_What to work on:_ Pick out every line in the items below that contains the word "this", and copy each of those lines.

_Data excerpts:_
• • •
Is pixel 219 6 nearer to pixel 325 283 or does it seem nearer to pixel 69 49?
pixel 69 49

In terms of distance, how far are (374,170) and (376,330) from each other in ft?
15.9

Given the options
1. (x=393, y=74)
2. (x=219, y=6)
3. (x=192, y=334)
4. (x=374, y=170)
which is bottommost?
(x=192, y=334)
• • •
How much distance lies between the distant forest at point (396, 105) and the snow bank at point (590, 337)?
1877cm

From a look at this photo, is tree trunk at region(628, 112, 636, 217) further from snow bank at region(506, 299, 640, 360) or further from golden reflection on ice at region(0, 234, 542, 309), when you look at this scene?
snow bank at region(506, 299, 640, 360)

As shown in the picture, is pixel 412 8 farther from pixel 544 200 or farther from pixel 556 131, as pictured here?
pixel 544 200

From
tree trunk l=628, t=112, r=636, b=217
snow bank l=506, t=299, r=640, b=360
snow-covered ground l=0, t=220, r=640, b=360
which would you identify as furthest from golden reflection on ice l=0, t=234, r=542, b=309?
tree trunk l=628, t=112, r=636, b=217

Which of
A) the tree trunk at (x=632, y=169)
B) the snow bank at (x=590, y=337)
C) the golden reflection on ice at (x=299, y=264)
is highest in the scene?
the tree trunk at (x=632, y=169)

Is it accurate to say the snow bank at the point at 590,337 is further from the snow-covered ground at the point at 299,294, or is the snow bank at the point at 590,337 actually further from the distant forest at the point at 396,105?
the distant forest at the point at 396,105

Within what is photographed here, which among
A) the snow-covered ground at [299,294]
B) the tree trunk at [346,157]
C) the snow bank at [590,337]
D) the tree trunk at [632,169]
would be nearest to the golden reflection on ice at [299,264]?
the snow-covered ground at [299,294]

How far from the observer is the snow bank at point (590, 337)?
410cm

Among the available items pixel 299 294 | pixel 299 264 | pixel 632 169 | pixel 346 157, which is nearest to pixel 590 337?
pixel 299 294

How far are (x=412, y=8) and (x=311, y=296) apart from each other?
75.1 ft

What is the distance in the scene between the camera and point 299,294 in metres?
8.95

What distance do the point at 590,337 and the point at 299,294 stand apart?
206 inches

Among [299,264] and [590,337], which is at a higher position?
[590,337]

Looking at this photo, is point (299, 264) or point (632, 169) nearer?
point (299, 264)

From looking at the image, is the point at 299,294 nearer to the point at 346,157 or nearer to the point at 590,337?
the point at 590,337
• • •
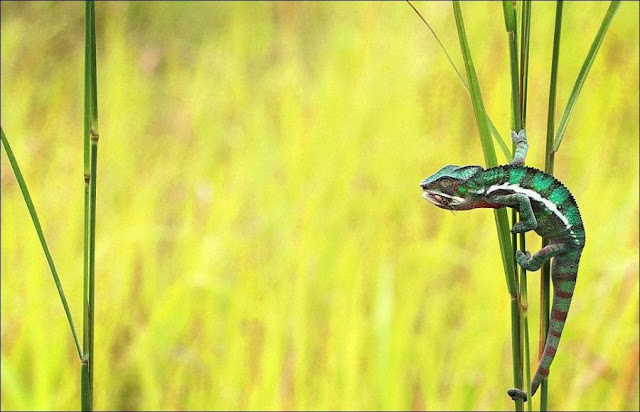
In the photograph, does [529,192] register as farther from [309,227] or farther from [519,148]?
• • •
_Exercise solution:_
From a look at this photo, is tree trunk at region(628, 112, 636, 217) further from snow bank at region(506, 299, 640, 360) or further from golden reflection on ice at region(0, 234, 542, 309), when you look at this scene?
Looking at this photo, is point (299, 264) or point (632, 169) nearer?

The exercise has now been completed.